Retype each entry below, keeping every character the same.
——
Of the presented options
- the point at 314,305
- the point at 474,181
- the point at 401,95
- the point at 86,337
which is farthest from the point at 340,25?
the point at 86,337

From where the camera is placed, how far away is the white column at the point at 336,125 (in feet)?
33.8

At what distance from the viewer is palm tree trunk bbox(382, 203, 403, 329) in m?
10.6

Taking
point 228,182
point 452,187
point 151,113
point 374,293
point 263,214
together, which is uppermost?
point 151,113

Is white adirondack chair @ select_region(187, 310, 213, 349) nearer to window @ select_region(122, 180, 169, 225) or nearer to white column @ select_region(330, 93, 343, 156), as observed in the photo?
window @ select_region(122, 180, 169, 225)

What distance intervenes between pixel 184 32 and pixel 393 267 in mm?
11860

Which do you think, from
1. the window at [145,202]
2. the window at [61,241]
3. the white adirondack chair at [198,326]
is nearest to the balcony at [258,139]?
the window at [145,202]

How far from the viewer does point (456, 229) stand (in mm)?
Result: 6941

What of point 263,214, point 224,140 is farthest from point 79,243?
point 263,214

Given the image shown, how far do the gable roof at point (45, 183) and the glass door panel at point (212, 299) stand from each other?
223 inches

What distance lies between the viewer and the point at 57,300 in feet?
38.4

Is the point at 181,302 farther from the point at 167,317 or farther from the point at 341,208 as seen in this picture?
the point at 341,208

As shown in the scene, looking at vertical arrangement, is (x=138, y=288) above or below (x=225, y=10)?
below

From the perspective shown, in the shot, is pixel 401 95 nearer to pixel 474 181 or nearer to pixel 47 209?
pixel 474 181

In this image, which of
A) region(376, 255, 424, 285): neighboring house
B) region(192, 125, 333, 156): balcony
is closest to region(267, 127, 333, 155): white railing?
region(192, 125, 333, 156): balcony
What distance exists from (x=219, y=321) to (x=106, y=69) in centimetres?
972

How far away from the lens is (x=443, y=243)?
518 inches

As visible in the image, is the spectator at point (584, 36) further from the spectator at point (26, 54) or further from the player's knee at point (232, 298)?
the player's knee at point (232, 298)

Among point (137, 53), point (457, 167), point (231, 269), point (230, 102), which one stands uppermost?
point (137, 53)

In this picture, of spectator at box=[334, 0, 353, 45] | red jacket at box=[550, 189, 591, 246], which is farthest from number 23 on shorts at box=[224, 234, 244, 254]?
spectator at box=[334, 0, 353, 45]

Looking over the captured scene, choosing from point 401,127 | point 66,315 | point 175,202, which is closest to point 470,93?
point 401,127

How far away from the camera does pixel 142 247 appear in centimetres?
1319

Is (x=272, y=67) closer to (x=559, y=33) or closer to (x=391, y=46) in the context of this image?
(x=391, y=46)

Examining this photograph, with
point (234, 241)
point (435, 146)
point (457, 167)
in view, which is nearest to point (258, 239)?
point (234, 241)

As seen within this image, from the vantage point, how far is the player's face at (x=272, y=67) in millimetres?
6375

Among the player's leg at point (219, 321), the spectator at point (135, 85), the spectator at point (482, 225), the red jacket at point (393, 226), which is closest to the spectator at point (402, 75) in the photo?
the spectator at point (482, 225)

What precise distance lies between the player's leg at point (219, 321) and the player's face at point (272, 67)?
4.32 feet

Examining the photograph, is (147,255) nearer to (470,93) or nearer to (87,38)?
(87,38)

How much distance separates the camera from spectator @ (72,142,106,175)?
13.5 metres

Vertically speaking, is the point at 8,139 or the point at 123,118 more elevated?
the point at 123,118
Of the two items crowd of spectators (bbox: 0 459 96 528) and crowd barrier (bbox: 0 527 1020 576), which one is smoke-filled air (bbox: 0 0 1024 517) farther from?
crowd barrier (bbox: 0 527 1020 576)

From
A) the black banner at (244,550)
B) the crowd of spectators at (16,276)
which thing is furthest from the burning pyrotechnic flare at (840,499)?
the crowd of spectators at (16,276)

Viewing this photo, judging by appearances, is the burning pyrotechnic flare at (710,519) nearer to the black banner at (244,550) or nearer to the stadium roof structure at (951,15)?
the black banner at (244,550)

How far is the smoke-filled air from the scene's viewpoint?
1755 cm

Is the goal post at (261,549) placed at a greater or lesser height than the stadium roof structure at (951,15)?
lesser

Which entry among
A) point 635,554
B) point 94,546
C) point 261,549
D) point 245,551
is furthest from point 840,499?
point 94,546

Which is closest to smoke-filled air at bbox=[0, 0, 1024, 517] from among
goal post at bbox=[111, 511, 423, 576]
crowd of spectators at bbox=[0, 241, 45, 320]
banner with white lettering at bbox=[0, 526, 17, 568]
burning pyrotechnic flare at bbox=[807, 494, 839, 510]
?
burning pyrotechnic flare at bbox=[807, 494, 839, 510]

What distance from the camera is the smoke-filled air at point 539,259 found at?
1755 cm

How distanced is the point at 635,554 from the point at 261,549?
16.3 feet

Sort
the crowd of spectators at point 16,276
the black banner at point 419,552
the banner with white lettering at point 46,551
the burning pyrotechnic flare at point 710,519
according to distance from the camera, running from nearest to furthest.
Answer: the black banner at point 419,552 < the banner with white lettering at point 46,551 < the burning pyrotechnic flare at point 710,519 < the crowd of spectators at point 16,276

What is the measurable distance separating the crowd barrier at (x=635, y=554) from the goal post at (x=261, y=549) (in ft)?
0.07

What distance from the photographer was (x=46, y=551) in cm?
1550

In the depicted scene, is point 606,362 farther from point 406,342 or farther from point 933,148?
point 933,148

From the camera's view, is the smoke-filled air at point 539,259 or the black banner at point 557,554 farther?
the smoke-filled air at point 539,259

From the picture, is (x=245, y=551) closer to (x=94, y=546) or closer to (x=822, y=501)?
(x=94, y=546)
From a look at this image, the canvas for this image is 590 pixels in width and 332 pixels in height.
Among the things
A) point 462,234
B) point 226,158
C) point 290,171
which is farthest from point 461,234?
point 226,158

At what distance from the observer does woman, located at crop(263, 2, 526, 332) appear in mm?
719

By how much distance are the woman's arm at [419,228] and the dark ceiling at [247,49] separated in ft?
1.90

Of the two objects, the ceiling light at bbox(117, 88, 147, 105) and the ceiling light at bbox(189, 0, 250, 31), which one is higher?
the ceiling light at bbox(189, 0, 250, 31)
——
■ **SOLUTION TO THE PROBLEM**
Of the presented options
- the point at 314,305
- the point at 474,181
- the point at 401,95
- the point at 86,337
which is farthest from the point at 340,25?
the point at 86,337

From where the camera is placed, how far away is the white column at the point at 336,125 (in feet)?
33.8

At what distance from the viewer is palm tree trunk bbox(382, 203, 403, 329) in m?
10.6

Taking
point 228,182
point 452,187
point 151,113
point 374,293
point 263,214
together, which is uppermost?
point 151,113

Is white adirondack chair @ select_region(187, 310, 213, 349) nearer to window @ select_region(122, 180, 169, 225) or nearer to white column @ select_region(330, 93, 343, 156), as observed in the photo?
window @ select_region(122, 180, 169, 225)

What distance intervenes between pixel 184 32 and pixel 393 267 in mm?
11860

Which do you think, from
1. the window at [145,202]
2. the window at [61,241]
3. the white adirondack chair at [198,326]
is nearest to the balcony at [258,139]?
the window at [145,202]

How far from the viewer does point (456, 229) stand (in mm)?
Result: 6941

What of point 263,214, point 224,140 is farthest from point 79,243?
point 263,214

Given the image shown, how far do the gable roof at point (45, 183) and the glass door panel at point (212, 299) stand from each other?
223 inches

What distance lies between the viewer and the point at 57,300 in feet?
38.4

Is the point at 181,302 farther from the point at 167,317 or farther from the point at 341,208 as seen in this picture?
the point at 341,208

As shown in the scene, looking at vertical arrangement, is (x=138, y=288) above or below (x=225, y=10)?
below

From the perspective shown, in the shot, is pixel 401 95 nearer to pixel 474 181 or nearer to pixel 47 209?
pixel 474 181

In this image, which of
A) region(376, 255, 424, 285): neighboring house
B) region(192, 125, 333, 156): balcony
is closest to region(267, 127, 333, 155): white railing?
region(192, 125, 333, 156): balcony
What distance exists from (x=219, y=321) to (x=106, y=69) in centimetres?
972

How far away from the lens is (x=443, y=243)?
518 inches

As visible in the image, is the spectator at point (584, 36) further from the spectator at point (26, 54) or further from the player's knee at point (232, 298)?
the player's knee at point (232, 298)

Among point (137, 53), point (457, 167), point (231, 269), point (230, 102), which one stands uppermost?
point (137, 53)

In this picture, of spectator at box=[334, 0, 353, 45] | red jacket at box=[550, 189, 591, 246], which is farthest from number 23 on shorts at box=[224, 234, 244, 254]?
spectator at box=[334, 0, 353, 45]

Looking over the captured scene, choosing from point 401,127 | point 66,315 | point 175,202, which is closest to point 470,93?
point 401,127

How far away from the camera does pixel 142 247 appear in centimetres?
1319

Is (x=272, y=67) closer to (x=559, y=33) or closer to (x=391, y=46) in the context of this image?
(x=391, y=46)

Examining this photograph, with
point (234, 241)
point (435, 146)
point (457, 167)
in view, which is nearest to point (258, 239)?
point (234, 241)

As seen within this image, from the vantage point, how far is the player's face at (x=272, y=67) in millimetres?
6375

Among the player's leg at point (219, 321), the spectator at point (135, 85), the spectator at point (482, 225), the red jacket at point (393, 226), which is closest to the spectator at point (402, 75) in the photo?
the spectator at point (482, 225)

What precise distance lies between the player's leg at point (219, 321) and the player's face at point (272, 67)?
4.32 feet

Examining the photograph, is (147,255) nearer to (470,93) or nearer to (87,38)?
(87,38)

How much distance separates the camera from spectator @ (72,142,106,175)?
13.5 metres

Vertically speaking, is the point at 8,139 or the point at 123,118 more elevated?
the point at 123,118
Of the two items crowd of spectators (bbox: 0 459 96 528) and crowd barrier (bbox: 0 527 1020 576), which one is smoke-filled air (bbox: 0 0 1024 517) farther from?
crowd barrier (bbox: 0 527 1020 576)

From
A) the black banner at (244,550)
B) the crowd of spectators at (16,276)
which thing is furthest from the burning pyrotechnic flare at (840,499)?
the crowd of spectators at (16,276)

Viewing this photo, judging by appearances, is the burning pyrotechnic flare at (710,519) nearer to the black banner at (244,550) or nearer to the stadium roof structure at (951,15)?
the black banner at (244,550)

How far is the smoke-filled air from the scene's viewpoint?
1755 cm

Is the goal post at (261,549) placed at a greater or lesser height than the stadium roof structure at (951,15)?
lesser

Which entry among
A) point 635,554
B) point 94,546
C) point 261,549
D) point 245,551
is furthest from point 840,499?
point 94,546

Which is closest to smoke-filled air at bbox=[0, 0, 1024, 517] from among
goal post at bbox=[111, 511, 423, 576]
crowd of spectators at bbox=[0, 241, 45, 320]
banner with white lettering at bbox=[0, 526, 17, 568]
burning pyrotechnic flare at bbox=[807, 494, 839, 510]
?
burning pyrotechnic flare at bbox=[807, 494, 839, 510]

What distance from the camera is the smoke-filled air at point 539,259 found at?
1755 cm

How distanced is the point at 635,554 from the point at 261,549?
16.3 feet

Sort
the crowd of spectators at point 16,276
the black banner at point 419,552
the banner with white lettering at point 46,551
the burning pyrotechnic flare at point 710,519
according to distance from the camera, running from nearest to furthest.
Answer: the black banner at point 419,552 < the banner with white lettering at point 46,551 < the burning pyrotechnic flare at point 710,519 < the crowd of spectators at point 16,276

What is the measurable distance separating the crowd barrier at (x=635, y=554) from the goal post at (x=261, y=549) (in ft)?
0.07

What distance from the photographer was (x=46, y=551) in cm?
1550

In the depicted scene, is point 606,362 farther from point 406,342 or farther from point 933,148?
point 933,148

From the camera's view, is the smoke-filled air at point 539,259 or the black banner at point 557,554 farther?
the smoke-filled air at point 539,259

From the picture, is (x=245, y=551) closer to (x=94, y=546) or closer to (x=822, y=501)?
(x=94, y=546)
From a look at this image, the canvas for this image is 590 pixels in width and 332 pixels in height.
Among the things
A) point 462,234
B) point 226,158
C) point 290,171
which is farthest from point 461,234?
point 226,158

At what distance from the observer does woman, located at crop(263, 2, 526, 332) appear in mm?
719

By how much distance are the woman's arm at [419,228] and the dark ceiling at [247,49] separated in ft?
1.90

Of the two objects, the ceiling light at bbox(117, 88, 147, 105) and the ceiling light at bbox(189, 0, 250, 31), which one is higher?
the ceiling light at bbox(189, 0, 250, 31)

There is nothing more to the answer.